▸ What the task requires
Rescale the material below, starting with the line containing "Does (x=877, y=29)" and going on through the end of the material, reproducing every line but multiplying each number in the answers (point coordinates and distances) by 0.4, rounded to the same number of decimal places as the original with halves rounded up. Leave the pictures out.

▸ Information shown
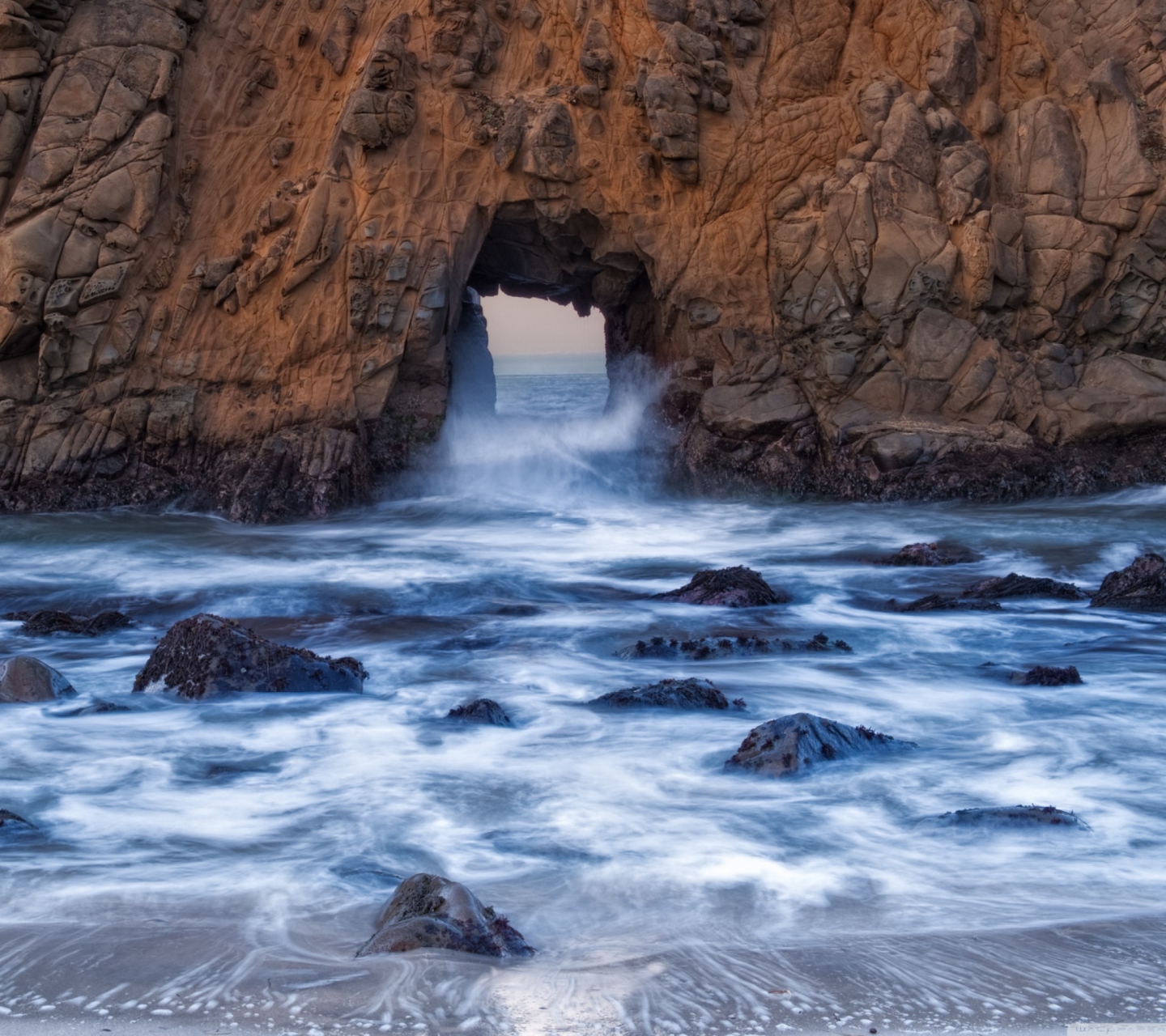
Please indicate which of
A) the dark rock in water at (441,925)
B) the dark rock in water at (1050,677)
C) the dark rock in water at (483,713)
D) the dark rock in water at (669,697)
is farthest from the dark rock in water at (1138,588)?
the dark rock in water at (441,925)

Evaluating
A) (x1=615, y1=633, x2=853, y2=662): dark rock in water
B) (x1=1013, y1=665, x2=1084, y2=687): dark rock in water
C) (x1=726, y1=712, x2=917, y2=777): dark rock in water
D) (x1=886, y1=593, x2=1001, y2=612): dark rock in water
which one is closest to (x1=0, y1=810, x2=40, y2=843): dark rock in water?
(x1=726, y1=712, x2=917, y2=777): dark rock in water

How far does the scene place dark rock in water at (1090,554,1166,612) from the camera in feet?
31.6

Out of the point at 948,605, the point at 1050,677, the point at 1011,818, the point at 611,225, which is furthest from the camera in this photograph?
the point at 611,225

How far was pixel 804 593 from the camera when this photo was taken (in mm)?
10836

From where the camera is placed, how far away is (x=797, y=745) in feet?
19.7

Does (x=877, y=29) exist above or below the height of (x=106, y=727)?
above

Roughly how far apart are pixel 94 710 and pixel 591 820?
323 centimetres

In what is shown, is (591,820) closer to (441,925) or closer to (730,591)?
(441,925)

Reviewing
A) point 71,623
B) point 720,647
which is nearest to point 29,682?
point 71,623

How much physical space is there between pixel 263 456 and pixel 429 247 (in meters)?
3.19

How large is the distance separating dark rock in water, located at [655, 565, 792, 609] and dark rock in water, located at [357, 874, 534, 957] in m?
6.17

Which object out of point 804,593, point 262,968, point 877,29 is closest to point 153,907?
point 262,968

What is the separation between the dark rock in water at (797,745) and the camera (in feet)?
19.6

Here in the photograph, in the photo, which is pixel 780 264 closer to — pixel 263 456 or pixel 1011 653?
pixel 263 456
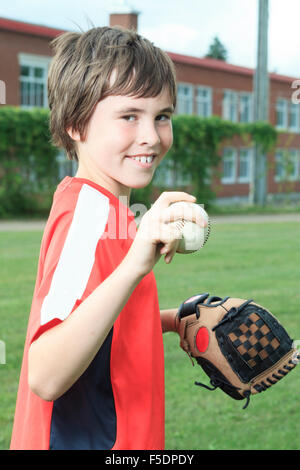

▸ Written response
Does (x=877, y=29) exist above or below the height of (x=106, y=727)?
above

Roughly how far apart are pixel 94 710 and pixel 591 820?
129 centimetres

In what is shown, is (591,820) closer to (441,925) or closer to (730,591)?
(176,370)

Reviewing
A) point 71,623
B) point 720,647
which is nearest to point 29,682?
point 28,249

How much physical space is there between pixel 263 456 and pixel 429 247 (in meters)?
1.28

How large is the distance separating dark rock in water, located at [655, 565, 792, 609] and dark rock in water, located at [357, 874, 534, 957] in m?
2.47

Which object out of point 804,593, point 262,968, point 877,29 is closest to point 153,907?
point 105,387

What is the separation between the dark rock in water at (797,745) and the camera (in feet)?
7.8

Here in the photograph, in the photo, which is pixel 780 264 closer to — pixel 263 456 or pixel 1011 653?
pixel 105 182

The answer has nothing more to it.